EXERCISE GOAL.
Leave out any picture and return the remaining listing below exactly as given.

INPUT DATA.
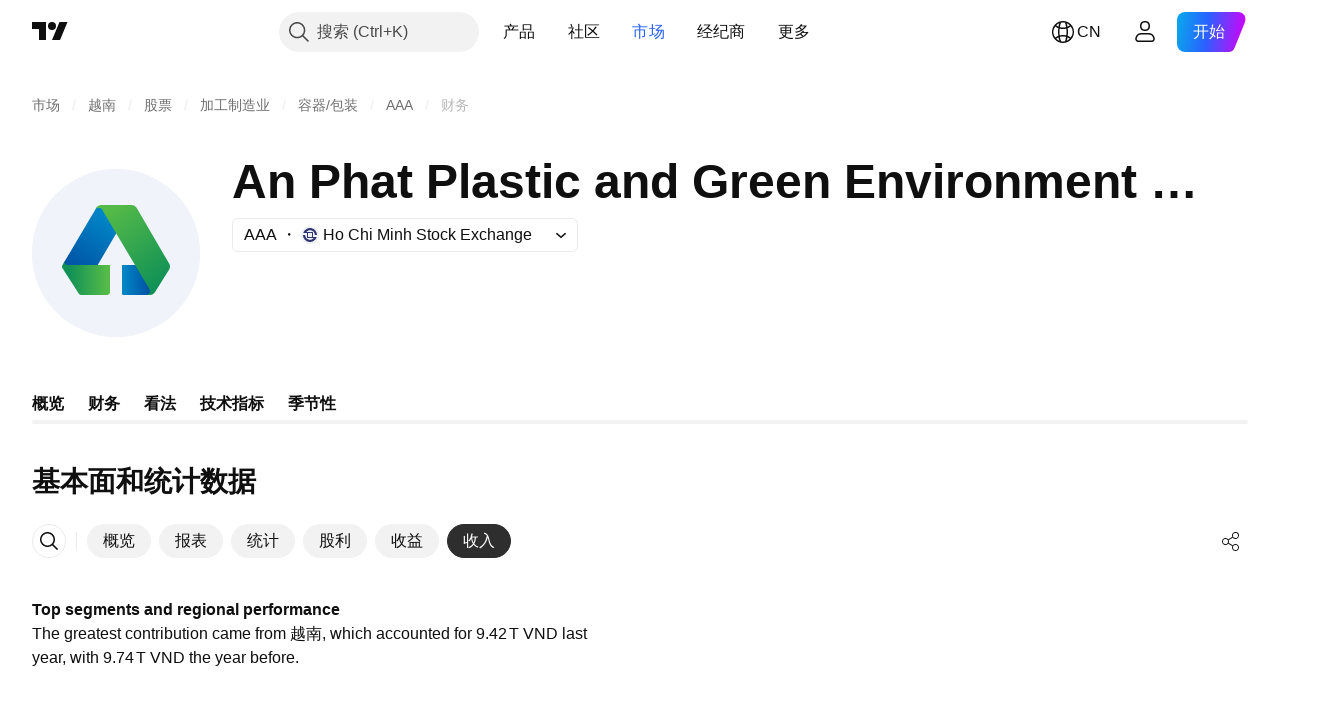

--- FILE ---
content_type: image/svg+xml
request_url: https://s3-symbol-logo.tradingview.com/an-phat-plastic-and-green-environment-joint-stock-company--big.svg
body_size: 493
content:
<!-- by TradingView --><svg width="56" height="56" fill="none" xmlns="http://www.w3.org/2000/svg"><path fill="#F0F3FA" d="M0 0h56v56H0z"/><path d="M21.517 12.792 10.546 31.374l.829 1.287h10.142l6.74-11.534-3.767-8.335h-2.973Z" fill="url(#a)"/><path d="M36.224 32H30v9.426c0 .304 0 .574.536.574h8.292l1.127-1.305L36.224 32Z" fill="url(#b)"/><path d="m21.45 12.92-.438.744c.144-.245.602-.736 1.275-.736.673 0 1.044.49 1.146.736l14.994 25.208c.32.482.962 1.568.962 2.052s-.641.92-.962 1.076h.938c.656 0 1.264-.334 1.605-.882l4.756-7.643c.355-.57.366-1.285.027-1.866L34.861 12.927A1.887 1.887 0 0 0 33.23 12h-10.15c-.672 0-1.293.35-1.629.92Z" fill="url(#c)"/><path d="m10.122 32.096.955-1.648c-.55 1.459.386 1.499.923 1.552h14v9.055c0 .507-.472.945-.991.945h-8.615a.97.97 0 0 1-.796-.457l-5.454-8.506a.901.901 0 0 1-.022-.941Z" fill="url(#d)"/><defs><linearGradient id="a" x1="14.117" y1="33.017" x2="25.628" y2="16.427" gradientUnits="userSpaceOnUse"><stop stop-color="#0054A6"/><stop offset="1" stop-color="#0086C6"/></linearGradient><linearGradient id="b" x1="30.572" y1="37.48" x2="38.551" y2="37.48" gradientUnits="userSpaceOnUse"><stop stop-color="#0085C5"/><stop offset="1" stop-color="#0054A6"/></linearGradient><linearGradient id="c" x1="26.323" y1="13.406" x2="44.988" y2="37.844" gradientUnits="userSpaceOnUse"><stop stop-color="#55BA47"/><stop offset="1" stop-color="#0E9057"/></linearGradient><linearGradient id="d" x1="12.002" y1="35.084" x2="24.854" y2="35.084" gradientUnits="userSpaceOnUse"><stop stop-color="#0E9057"/><stop offset="1" stop-color="#55BA47"/></linearGradient></defs></svg>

ANSWER SECTION.
--- FILE ---
content_type: image/svg+xml
request_url: https://s3-symbol-logo.tradingview.com/an-phat-plastic-and-green-environment-joint-stock-company--big.svg
body_size: 493
content:
<!-- by TradingView --><svg width="56" height="56" fill="none" xmlns="http://www.w3.org/2000/svg"><path fill="#F0F3FA" d="M0 0h56v56H0z"/><path d="M21.517 12.792 10.546 31.374l.829 1.287h10.142l6.74-11.534-3.767-8.335h-2.973Z" fill="url(#a)"/><path d="M36.224 32H30v9.426c0 .304 0 .574.536.574h8.292l1.127-1.305L36.224 32Z" fill="url(#b)"/><path d="m21.45 12.92-.438.744c.144-.245.602-.736 1.275-.736.673 0 1.044.49 1.146.736l14.994 25.208c.32.482.962 1.568.962 2.052s-.641.92-.962 1.076h.938c.656 0 1.264-.334 1.605-.882l4.756-7.643c.355-.57.366-1.285.027-1.866L34.861 12.927A1.887 1.887 0 0 0 33.23 12h-10.15c-.672 0-1.293.35-1.629.92Z" fill="url(#c)"/><path d="m10.122 32.096.955-1.648c-.55 1.459.386 1.499.923 1.552h14v9.055c0 .507-.472.945-.991.945h-8.615a.97.97 0 0 1-.796-.457l-5.454-8.506a.901.901 0 0 1-.022-.941Z" fill="url(#d)"/><defs><linearGradient id="a" x1="14.117" y1="33.017" x2="25.628" y2="16.427" gradientUnits="userSpaceOnUse"><stop stop-color="#0054A6"/><stop offset="1" stop-color="#0086C6"/></linearGradient><linearGradient id="b" x1="30.572" y1="37.48" x2="38.551" y2="37.48" gradientUnits="userSpaceOnUse"><stop stop-color="#0085C5"/><stop offset="1" stop-color="#0054A6"/></linearGradient><linearGradient id="c" x1="26.323" y1="13.406" x2="44.988" y2="37.844" gradientUnits="userSpaceOnUse"><stop stop-color="#55BA47"/><stop offset="1" stop-color="#0E9057"/></linearGradient><linearGradient id="d" x1="12.002" y1="35.084" x2="24.854" y2="35.084" gradientUnits="userSpaceOnUse"><stop stop-color="#0E9057"/><stop offset="1" stop-color="#55BA47"/></linearGradient></defs></svg>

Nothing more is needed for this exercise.